L’Ivresse du pouvoir aime à changer de certitudes. Jeanne applique la justice mais, obsédée par son but, devient de plus en plus bestiale, de plus en plus inconsciente du monde qui l’entoure. Et, comme souvent chez Claude Chabrol, l’impuissance psychologique passe par la frigidité, voire l’asexualité. C’est dans l’intimité que son personnage dévoile son ambiguïté : elle tourne le dos à son mari. La caméra s’approche d’elle lors des scènes de couple pour mieux montrer le refus de Jeanne d’un partage, et l’annihilation de la sphère privée par la sphère professionnelle. Isabelle Huppert joue le rôle d’une juge : elle a pourtant toutes les caractéristiques de la criminelle, déclinée entre Violette Nozière et La Cérémonie. Elle est une sorte de clin d’œil humoristique de Chabrol. La lumière, très vive quand Jeanne se trouve dans un environnement professionnel, s’assombrit dès qu’elle enlève son manteau. Mais le réalisateur ne manque pas non plus d’humour pour montrer, lors de dialogues particulièrement mordants, que la frustration sexuelle est un des catalyseurs de l’obsession : devant l’étonnement d’Humeau face à la taille de Jeanne, cette dernière lui répondra que « la compétence ne se mesure pas au nombre de centimètres ».

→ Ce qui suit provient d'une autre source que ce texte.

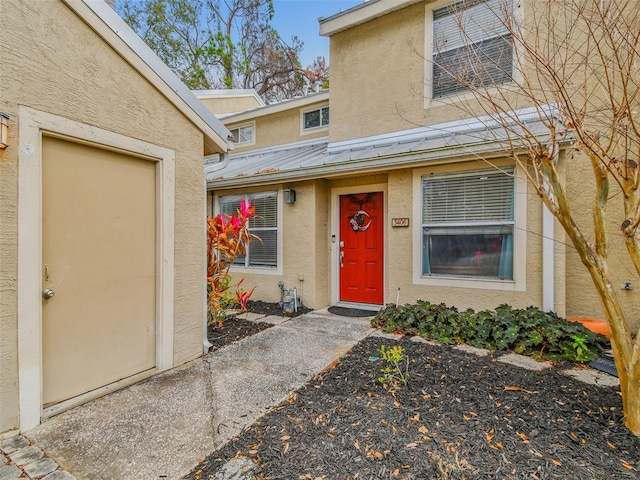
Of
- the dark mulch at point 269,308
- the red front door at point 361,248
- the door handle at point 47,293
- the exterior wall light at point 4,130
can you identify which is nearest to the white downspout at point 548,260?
the red front door at point 361,248

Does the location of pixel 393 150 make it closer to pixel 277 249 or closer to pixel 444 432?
pixel 277 249

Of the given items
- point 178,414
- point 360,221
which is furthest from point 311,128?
point 178,414

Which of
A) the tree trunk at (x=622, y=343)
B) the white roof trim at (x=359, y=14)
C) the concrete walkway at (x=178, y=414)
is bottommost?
the concrete walkway at (x=178, y=414)

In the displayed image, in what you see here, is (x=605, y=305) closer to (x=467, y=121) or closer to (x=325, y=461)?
(x=325, y=461)

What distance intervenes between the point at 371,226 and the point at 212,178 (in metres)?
3.77

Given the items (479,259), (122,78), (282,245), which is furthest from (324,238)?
(122,78)

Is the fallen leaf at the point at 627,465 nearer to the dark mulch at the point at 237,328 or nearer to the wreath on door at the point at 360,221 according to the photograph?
the dark mulch at the point at 237,328

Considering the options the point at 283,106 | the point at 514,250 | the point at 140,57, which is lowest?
the point at 514,250

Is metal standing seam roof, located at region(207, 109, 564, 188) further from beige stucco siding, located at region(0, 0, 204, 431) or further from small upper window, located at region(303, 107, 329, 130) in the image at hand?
beige stucco siding, located at region(0, 0, 204, 431)

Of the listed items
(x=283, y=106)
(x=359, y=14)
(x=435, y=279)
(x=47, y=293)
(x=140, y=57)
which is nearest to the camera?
(x=47, y=293)

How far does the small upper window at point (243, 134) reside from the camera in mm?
9641

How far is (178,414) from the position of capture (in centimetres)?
278

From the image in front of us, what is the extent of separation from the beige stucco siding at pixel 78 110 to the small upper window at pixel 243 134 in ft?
19.5

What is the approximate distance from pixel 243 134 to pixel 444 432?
366 inches
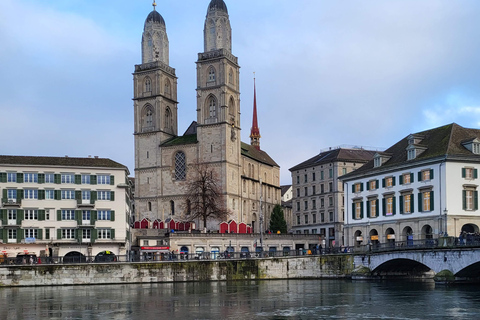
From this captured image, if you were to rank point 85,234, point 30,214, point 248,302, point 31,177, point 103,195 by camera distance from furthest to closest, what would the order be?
point 103,195
point 85,234
point 31,177
point 30,214
point 248,302

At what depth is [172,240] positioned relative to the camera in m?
89.4

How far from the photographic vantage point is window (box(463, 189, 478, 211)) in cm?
7062

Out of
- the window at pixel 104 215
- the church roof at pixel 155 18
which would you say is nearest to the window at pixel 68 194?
the window at pixel 104 215

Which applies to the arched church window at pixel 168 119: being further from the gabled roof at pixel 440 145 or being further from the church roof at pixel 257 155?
the gabled roof at pixel 440 145

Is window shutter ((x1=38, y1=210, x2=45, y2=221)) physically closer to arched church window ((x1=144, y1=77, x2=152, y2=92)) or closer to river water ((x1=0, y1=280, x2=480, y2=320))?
river water ((x1=0, y1=280, x2=480, y2=320))

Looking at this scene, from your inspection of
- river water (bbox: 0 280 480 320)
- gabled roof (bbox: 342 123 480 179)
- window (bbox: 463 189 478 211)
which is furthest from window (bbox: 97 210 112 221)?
window (bbox: 463 189 478 211)

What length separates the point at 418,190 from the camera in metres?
73.9

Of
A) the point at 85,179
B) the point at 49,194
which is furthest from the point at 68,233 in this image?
the point at 85,179

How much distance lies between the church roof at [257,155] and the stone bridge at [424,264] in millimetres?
55164

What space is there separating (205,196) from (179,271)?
1298 inches

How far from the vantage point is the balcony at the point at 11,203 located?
3115 inches

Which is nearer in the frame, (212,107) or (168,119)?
(212,107)

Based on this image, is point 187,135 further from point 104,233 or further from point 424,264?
point 424,264

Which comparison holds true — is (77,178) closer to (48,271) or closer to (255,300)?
(48,271)
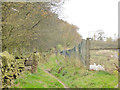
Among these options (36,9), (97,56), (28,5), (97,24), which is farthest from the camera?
(97,24)

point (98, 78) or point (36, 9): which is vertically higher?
point (36, 9)

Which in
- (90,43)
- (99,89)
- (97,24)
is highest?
(97,24)

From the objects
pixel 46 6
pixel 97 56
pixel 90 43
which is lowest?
pixel 97 56

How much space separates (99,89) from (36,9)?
8.68 feet

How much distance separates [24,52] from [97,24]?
2942mm

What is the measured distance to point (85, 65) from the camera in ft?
15.8

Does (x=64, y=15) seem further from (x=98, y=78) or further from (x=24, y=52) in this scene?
(x=98, y=78)

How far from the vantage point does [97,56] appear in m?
4.38

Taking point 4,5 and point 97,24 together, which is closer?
point 4,5

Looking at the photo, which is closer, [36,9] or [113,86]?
[113,86]

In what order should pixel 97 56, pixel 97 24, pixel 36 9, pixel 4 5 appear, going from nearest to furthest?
pixel 4 5, pixel 36 9, pixel 97 56, pixel 97 24

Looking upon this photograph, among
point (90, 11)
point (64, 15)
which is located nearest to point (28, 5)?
point (64, 15)

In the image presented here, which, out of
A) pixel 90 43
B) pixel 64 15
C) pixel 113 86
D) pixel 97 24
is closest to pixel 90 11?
pixel 64 15

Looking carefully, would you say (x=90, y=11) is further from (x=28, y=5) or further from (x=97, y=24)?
(x=28, y=5)
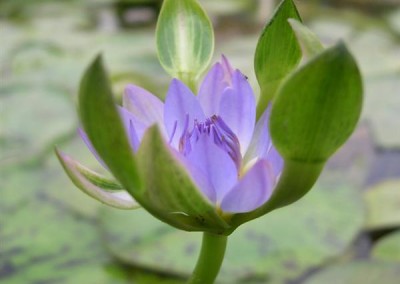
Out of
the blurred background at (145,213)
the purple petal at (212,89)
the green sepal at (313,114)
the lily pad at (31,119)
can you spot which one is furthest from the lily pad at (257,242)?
the green sepal at (313,114)

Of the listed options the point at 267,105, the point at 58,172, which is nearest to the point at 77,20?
the point at 58,172

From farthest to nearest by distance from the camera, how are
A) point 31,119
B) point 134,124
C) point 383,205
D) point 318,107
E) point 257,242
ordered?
point 31,119 < point 383,205 < point 257,242 < point 134,124 < point 318,107

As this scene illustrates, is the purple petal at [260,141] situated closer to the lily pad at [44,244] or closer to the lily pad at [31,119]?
the lily pad at [44,244]

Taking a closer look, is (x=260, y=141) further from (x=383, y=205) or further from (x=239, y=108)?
(x=383, y=205)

La caméra de Claude Chabrol ne porte pas de jugement : elle construit avec invention et minutie des portraits. Il n’y a pas d’idéologie derrière, juste l’idée du brouillard qui entoure l’être humain que l’on ne peut disperser qu’en analysant son rapport à autrui. L’image est ici le vecteur de l’analyse, grâce à une construction précise et à l’abondance de détails bien sentis. On retrouve avec plaisir François Berléand en malfaiteur criblé de tics et de faiblesses physiques ; l’acteur conserve toujours cet humour qui parvient à faire d’un médiocre un personnage plus comique que ridicule. Les seconds rôles sont tout aussi réussis, notamment grâce à Thomas Chabrol qui joue parfaitement l’énarque détaché et à Robin Renucci, qui interprète avec justesse et émotion le mari abandonné de Jeanne, livré à ses propres démons tant son épouse est incapable de vivre à deux. Isabelle Huppert, avec la froideur dont elle a fait son fonds de commerce, incarne cette Eva Joly de fiction avec l’habitude de ce genre de rôle. Ce n’est pas très original mais propre. C’est bien Isabelle Huppert en somme. Et bien du Chabrol aussi. Mais un bon cru.